On the free speech claim, Spencer rejected Phillips’ argument that “preparing a wedding case is necessarily a medium of expression amounting to protected ‘speech,’ or that compelling Respondents to treat same-sex and heterosexual couples equally is the equivalent of forcing Respondents to adhere to ‘an ideological point of view.'”  Spencer distinguished between wedding cakes and “saluting the flag, marching in a parade, or displaying a motto,” all forms of conduct that have been found to constitute protected speech.  Spencer noted that Phillips refused to do business with David and Charlie without any discussion about how the cake would be decorated or what might be written on it.  “For all Phillips knew,” wrote Spencer, “Complainants might have wanted a nondescript cake that would have been suitable for consumption at any wedding.”  In a footnote, Phillips mentioned that the cake they had eventually obtained from another bakery had a “filling with rainbow colors,” but questioned whether that could be seen as some sort of endorsement of same-sex marriage by the baker.  Spencer characterized Phillips’ attempt to elevate making a wedding cake to the symbolic level of a compelled flag salute as an argument that “trivializes the right to free speech.”
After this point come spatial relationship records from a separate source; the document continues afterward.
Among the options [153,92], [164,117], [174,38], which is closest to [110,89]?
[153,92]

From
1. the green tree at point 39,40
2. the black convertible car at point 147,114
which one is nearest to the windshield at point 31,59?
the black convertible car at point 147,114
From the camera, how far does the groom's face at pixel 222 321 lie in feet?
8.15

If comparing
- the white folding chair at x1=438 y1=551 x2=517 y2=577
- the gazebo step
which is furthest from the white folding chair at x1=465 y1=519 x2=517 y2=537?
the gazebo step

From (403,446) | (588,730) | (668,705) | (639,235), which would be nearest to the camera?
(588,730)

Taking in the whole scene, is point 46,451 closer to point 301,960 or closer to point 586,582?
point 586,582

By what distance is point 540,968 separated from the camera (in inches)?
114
Finally, Spencer rejected Phillips’ free exercise of religion argument.  He said that this case is not about the government trying to regulate what Phillips believes, but rather a regulation of commercial conduct.  “The types of conduct the United States Supreme Court has found to be beyond government control typically involve activities fundamental to the individual’s religious belief, that do not adversely affect the rights of others, and that are not outweighed by the state’s legitimate interests in promoting health, safety and general welfare,” Spencer commented, and cited a list of Supreme Court cases upholding neutral laws that incidentally regulate conduct, where the conduct involves some religious belief.  “Respondent’s refusal to provide a cake for Complainants’ same-sex wedding is distinctly the type of conduct that the Supreme Court has repeatedly found subject to legitimate regulation,” he asserted, mentioning that the Supreme Court itself had ruled that laws prohibiting sexual orientation discrimination by public accommodations have specifically been mentioned by the Supreme Court as legitimate.   The Supreme Court has ruled that a valid law that is neutral with respect to religion and generally applicable will be upheld if it is rationally related to a legitimate government interest.  The Colorado public accommodations law meets that test.
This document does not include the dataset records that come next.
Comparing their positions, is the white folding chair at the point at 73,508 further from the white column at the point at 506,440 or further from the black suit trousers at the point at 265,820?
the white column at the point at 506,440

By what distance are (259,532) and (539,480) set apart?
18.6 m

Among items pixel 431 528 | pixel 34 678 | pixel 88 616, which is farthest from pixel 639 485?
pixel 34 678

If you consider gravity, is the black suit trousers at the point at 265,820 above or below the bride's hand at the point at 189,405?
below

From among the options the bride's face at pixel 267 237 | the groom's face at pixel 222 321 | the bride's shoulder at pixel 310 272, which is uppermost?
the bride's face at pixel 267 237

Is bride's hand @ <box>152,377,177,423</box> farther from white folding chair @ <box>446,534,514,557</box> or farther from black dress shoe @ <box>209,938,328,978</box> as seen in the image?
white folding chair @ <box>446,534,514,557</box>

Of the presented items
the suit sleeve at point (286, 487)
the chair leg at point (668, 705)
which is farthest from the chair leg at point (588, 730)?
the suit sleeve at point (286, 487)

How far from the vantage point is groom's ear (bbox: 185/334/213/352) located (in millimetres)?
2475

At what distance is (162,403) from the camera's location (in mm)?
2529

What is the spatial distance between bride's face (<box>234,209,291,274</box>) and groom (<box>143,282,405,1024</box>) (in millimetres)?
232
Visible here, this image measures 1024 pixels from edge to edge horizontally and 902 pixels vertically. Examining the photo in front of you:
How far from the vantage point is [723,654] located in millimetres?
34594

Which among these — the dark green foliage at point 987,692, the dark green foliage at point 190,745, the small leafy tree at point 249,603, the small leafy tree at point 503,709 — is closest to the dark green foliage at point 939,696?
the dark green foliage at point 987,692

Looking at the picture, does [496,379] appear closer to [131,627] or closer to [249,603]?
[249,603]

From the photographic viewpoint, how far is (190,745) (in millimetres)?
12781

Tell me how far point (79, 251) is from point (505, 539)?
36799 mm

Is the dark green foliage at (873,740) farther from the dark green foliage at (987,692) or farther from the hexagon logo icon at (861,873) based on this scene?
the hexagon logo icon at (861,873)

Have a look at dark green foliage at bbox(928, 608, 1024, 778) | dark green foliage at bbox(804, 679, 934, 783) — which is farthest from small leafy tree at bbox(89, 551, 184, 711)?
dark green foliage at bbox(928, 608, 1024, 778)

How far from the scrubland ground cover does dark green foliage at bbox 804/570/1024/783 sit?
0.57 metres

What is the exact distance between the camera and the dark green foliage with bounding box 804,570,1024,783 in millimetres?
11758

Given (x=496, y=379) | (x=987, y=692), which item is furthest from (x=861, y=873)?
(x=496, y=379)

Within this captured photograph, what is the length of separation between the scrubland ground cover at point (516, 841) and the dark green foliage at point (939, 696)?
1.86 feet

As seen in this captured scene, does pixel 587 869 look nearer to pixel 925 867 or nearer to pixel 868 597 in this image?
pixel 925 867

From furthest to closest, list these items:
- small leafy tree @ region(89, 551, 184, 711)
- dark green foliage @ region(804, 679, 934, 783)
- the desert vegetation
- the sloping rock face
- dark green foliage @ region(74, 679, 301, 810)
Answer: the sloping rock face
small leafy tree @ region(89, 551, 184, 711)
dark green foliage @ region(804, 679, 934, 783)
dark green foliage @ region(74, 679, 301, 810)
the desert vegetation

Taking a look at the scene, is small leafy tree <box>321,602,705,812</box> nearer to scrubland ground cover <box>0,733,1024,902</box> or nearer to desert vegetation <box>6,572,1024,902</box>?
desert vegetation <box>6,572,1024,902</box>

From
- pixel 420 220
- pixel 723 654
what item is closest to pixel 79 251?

As an administrative judge, Spencer does not have authority to impose fines or penalties.  Upon finding that Masterpiece Cakeshop and Phillips had violated the law, his remedy was to issue a “cease and desist order” and take such other corrective action as is deemed appropriate by the Colorado Civil Rights Commission.  If Phillips appeals this ruling, it might get to a stage where he would incur financial liability, however.

The ACLU LGBT & AIDS Project and the ACLU Foundation of Colorado and attorneys from King & Greisen, LLC, represented the complainants at the hearing before ALJ Spencer.  Phillips enjoys legal support from Alliance Defending Freedom, a law firm that specializes in opposing gay rights under the guise of preserving the 1st Amendment rights of those who discriminate against gay people.   Given ADF’s participation, it is likely this ruling will be appealed.
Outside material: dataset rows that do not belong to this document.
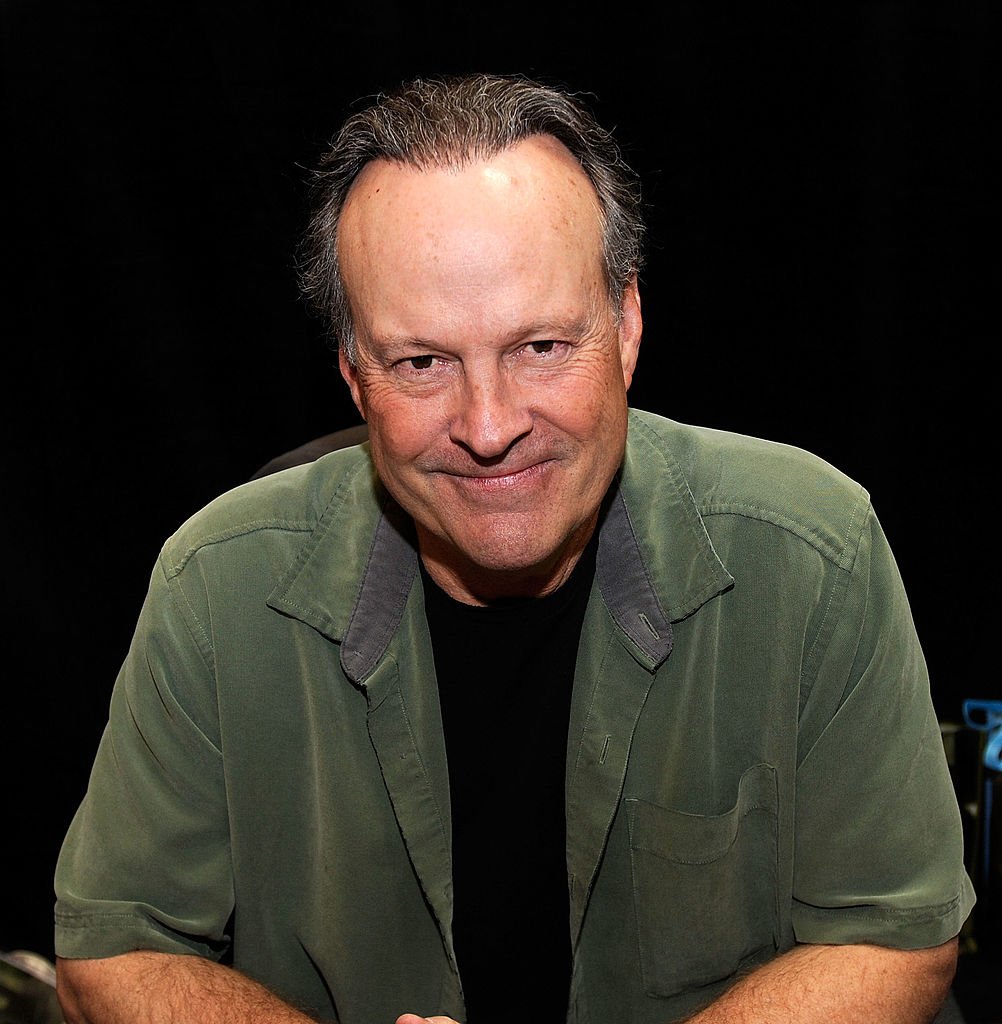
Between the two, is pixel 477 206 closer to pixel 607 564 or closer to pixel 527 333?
pixel 527 333

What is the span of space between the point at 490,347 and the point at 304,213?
1.28m

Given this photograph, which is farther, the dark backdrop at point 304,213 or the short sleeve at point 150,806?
the dark backdrop at point 304,213

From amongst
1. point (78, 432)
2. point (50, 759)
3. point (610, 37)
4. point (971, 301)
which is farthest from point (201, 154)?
point (971, 301)

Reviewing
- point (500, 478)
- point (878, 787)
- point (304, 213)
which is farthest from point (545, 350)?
point (304, 213)

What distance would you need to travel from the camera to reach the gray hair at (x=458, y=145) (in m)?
1.28

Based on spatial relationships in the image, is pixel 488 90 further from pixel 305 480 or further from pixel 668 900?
pixel 668 900

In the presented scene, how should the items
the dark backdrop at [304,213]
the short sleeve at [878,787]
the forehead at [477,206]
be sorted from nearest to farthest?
the forehead at [477,206]
the short sleeve at [878,787]
the dark backdrop at [304,213]

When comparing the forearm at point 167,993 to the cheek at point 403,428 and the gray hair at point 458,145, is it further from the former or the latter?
the gray hair at point 458,145

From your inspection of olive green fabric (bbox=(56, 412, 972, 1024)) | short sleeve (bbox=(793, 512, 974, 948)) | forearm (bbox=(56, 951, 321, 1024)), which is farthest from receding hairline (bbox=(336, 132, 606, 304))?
forearm (bbox=(56, 951, 321, 1024))

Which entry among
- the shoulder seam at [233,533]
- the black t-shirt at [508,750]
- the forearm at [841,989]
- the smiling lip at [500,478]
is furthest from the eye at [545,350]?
the forearm at [841,989]

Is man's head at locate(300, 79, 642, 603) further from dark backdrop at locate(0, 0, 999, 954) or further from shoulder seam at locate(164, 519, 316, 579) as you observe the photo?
dark backdrop at locate(0, 0, 999, 954)

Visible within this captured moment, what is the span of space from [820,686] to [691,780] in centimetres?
21

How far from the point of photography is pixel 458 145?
1266mm

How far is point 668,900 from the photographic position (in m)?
1.49
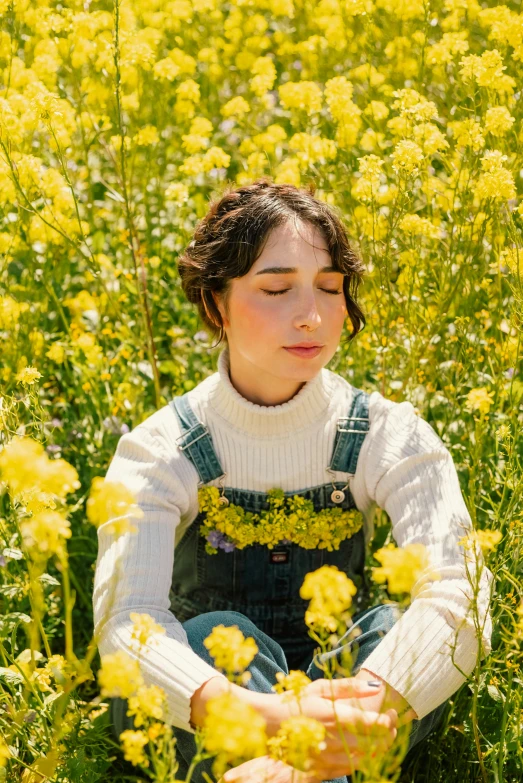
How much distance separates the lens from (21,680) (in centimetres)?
175

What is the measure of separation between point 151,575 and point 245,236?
762mm

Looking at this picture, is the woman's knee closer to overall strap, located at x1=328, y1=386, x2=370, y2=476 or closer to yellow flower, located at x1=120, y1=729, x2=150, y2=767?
overall strap, located at x1=328, y1=386, x2=370, y2=476

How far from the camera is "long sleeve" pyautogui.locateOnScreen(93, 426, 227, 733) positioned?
166 cm

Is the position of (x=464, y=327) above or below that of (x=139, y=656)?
above

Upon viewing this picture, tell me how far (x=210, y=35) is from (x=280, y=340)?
273 centimetres

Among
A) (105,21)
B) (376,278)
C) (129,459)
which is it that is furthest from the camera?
(105,21)

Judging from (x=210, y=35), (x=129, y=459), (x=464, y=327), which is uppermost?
(x=210, y=35)

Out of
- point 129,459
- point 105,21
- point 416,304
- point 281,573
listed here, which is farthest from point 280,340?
point 105,21

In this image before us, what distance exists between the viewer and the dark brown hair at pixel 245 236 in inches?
75.8

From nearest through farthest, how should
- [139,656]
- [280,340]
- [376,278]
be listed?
[139,656] → [280,340] → [376,278]

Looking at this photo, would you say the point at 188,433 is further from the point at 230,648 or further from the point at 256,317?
the point at 230,648

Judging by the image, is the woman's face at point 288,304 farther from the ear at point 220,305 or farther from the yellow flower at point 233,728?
the yellow flower at point 233,728

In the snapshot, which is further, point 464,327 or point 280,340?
point 464,327

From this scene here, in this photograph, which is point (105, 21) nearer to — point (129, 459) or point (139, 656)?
point (129, 459)
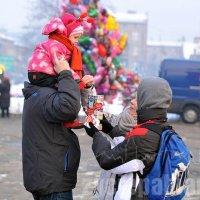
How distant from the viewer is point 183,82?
667 inches

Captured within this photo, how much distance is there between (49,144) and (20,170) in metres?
5.70

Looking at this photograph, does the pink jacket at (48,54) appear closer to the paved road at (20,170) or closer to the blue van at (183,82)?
the paved road at (20,170)

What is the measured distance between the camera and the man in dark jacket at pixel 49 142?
2.78 metres

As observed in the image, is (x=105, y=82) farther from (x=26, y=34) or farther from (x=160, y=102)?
(x=26, y=34)

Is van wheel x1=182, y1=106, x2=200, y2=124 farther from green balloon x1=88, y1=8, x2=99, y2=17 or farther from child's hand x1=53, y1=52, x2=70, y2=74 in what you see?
child's hand x1=53, y1=52, x2=70, y2=74

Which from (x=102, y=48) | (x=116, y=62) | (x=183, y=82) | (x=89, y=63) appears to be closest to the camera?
(x=89, y=63)

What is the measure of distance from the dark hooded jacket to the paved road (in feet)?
12.1

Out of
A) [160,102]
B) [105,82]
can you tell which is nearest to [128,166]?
[160,102]

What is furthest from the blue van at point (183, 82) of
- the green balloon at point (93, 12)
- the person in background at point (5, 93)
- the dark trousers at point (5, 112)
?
the dark trousers at point (5, 112)

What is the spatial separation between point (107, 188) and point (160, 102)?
0.60m

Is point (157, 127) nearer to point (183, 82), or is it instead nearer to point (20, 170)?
point (20, 170)

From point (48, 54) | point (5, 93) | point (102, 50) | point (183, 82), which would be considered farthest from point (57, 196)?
point (5, 93)

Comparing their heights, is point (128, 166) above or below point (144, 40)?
below

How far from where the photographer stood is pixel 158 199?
2.64 metres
The Colorado bakery case is one of only several contesting the applicability of public accommodation laws to businesses that want to avoid providing goods and services for same-sex ceremonies.  In Washington State, litigation proceeds against a florist shop, and in New Mexico, the state Supreme Court ruled earlier this year that a wedding photographer had violated the state’s public accommodations law by declining to provide photographic services for a same-sex commitment ceremony.  The Supreme Court has received a petition to review the New Mexico case.